_PROBLEM TO SOLVE_. Any images in the material are to be dropped while every line is retyped exactly.

_SUPPLIED RECORDS_.
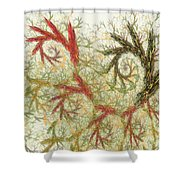 Spiral Embroidery Shower Curtain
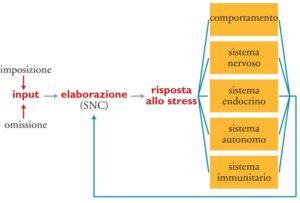 Reazione acuta da stress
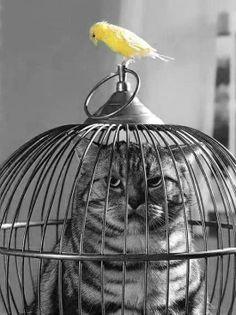 A cat and a bird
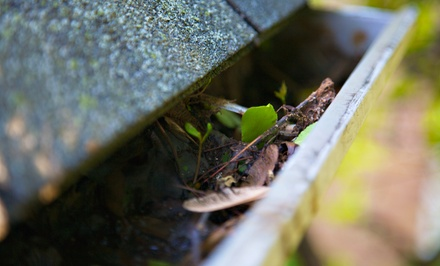 Gutter Cleaning for a One- or Two-Story Home from Sparkling Cleaning Service (Up to 75% Off)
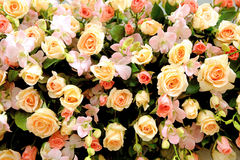 A wall of roses background Royalty Free Stock Images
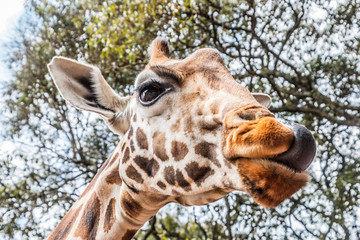 giraffe licking with tongue in kenya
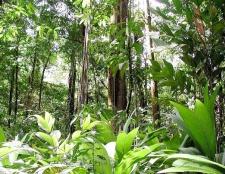 Хто мешкає в вічнозелених лісах
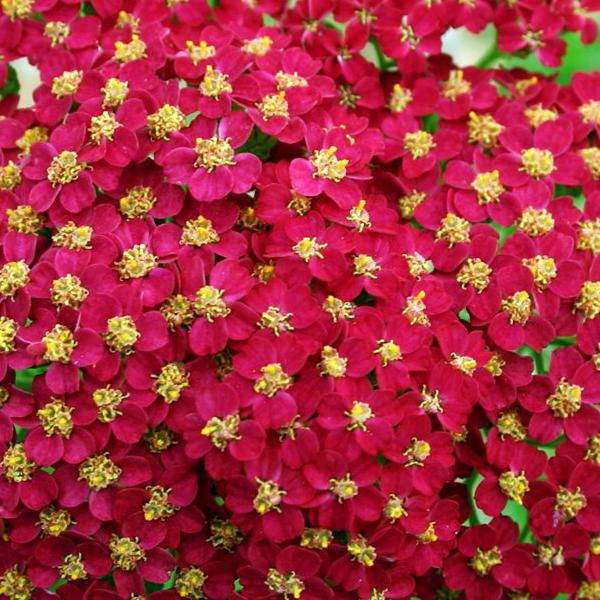 Тысячелистник обыкновенный «Red Velvet» - Achillea millefolium «Red Velvet»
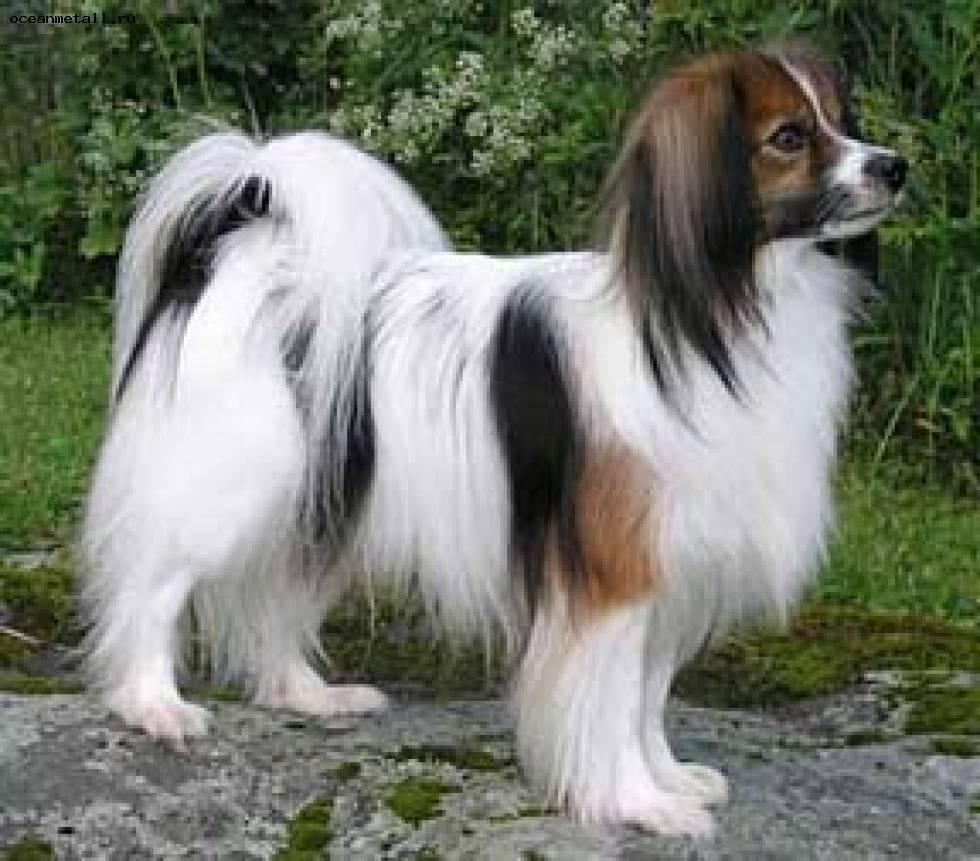 Собака фален: фото породы, описание и уход за собаками фален и папильон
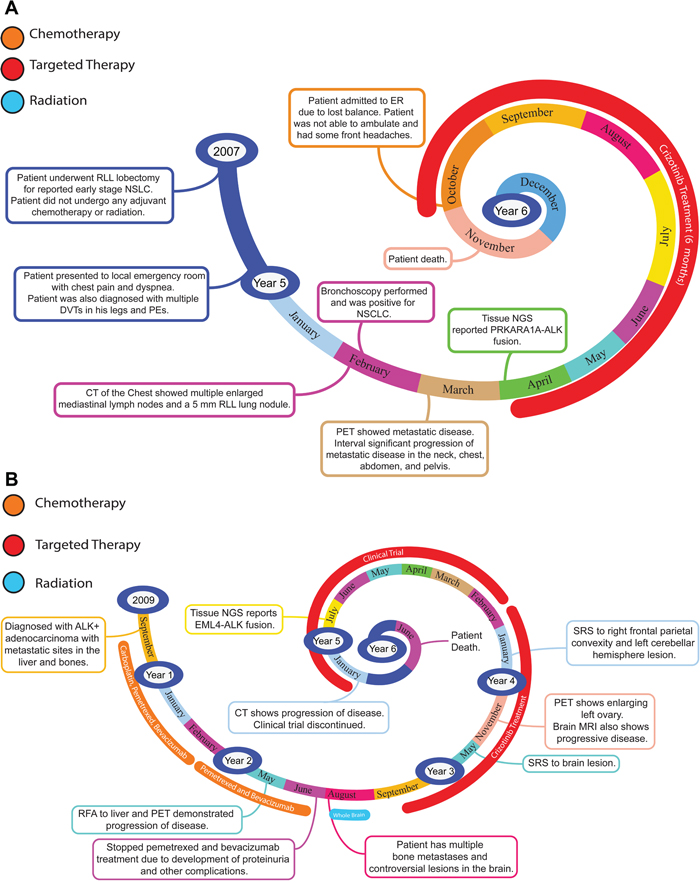 Representative timelines of patient treatment history.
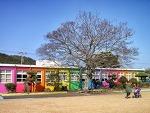 '색'이 살아있는 학교, 제주 애월초등학교 더럭분교 | 포토갤러리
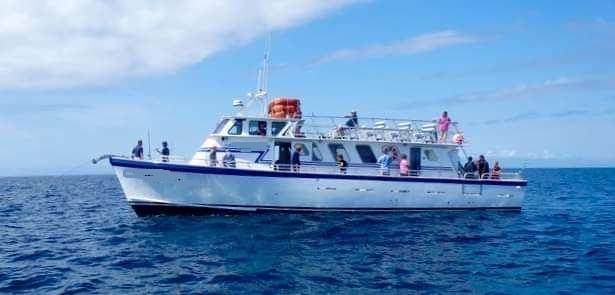 65' Arrow Head Boat 1996 Charter Party Deep Sea Fishing For Sale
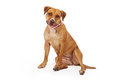 Mixed Breed Female Large Dog Royalty Free Stock Photo
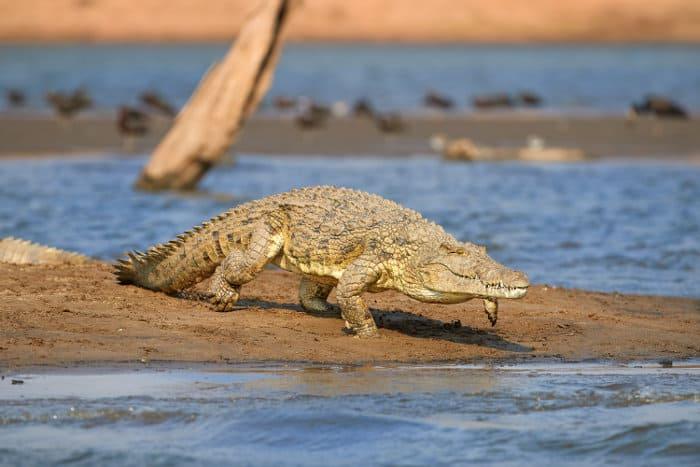 Big Nile crocodile running into the water, Lake Kariba, Zambia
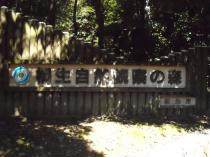 自然観察の森_20100926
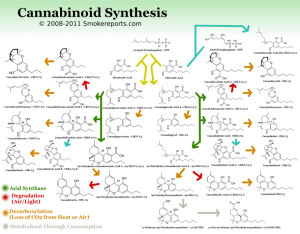 WHY CANNABIS HAS SO MANY DIFFERENT APPLICATIONS AND EFFECTS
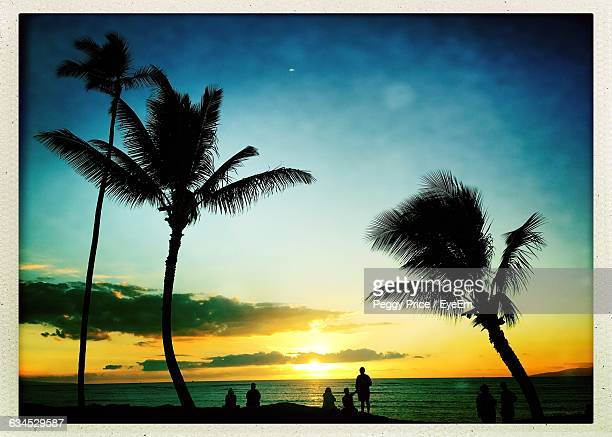 Silhouette People And Palm Trees And Beach During Sunset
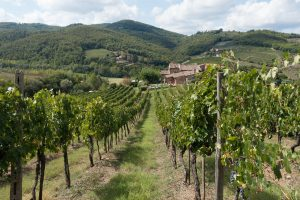 The hills of Chianti are blanketed in vineyards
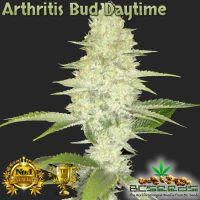 Arthritis Bud Daytime
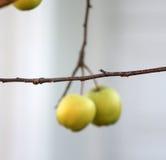 在树枝的黄色苹果没有叶子 库存照片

_OUTPUT FOR THIS TASK_.
 Spiral Embroidery Shower Curtain
 Reazione acuta da stress
 A cat and a bird
 Gutter Cleaning for a One- or Two-Story Home from Sparkling Cleaning Service (Up to 75% Off)
 A wall of roses background Royalty Free Stock Images
 giraffe licking with tongue in kenya
 Хто мешкає в вічнозелених лісах
 Тысячелистник обыкновенный «Red Velvet» - Achillea millefolium «Red Velvet»
 Собака фален: фото породы, описание и уход за собаками фален и папильон
 Representative timelines of patient treatment history.
 '색'이 살아있는 학교, 제주 애월초등학교 더럭분교 | 포토갤러리
 65' Arrow Head Boat 1996 Charter Party Deep Sea Fishing For Sale
 Mixed Breed Female Large Dog Royalty Free Stock Photo
 Big Nile crocodile running into the water, Lake Kariba, Zambia
 自然観察の森_20100926
 WHY CANNABIS HAS SO MANY DIFFERENT APPLICATIONS AND EFFECTS
 Silhouette People And Palm Trees And Beach During Sunset
 The hills of Chianti are blanketed in vineyards
 Arthritis Bud Daytime
 在树枝的黄色苹果没有叶子 库存照片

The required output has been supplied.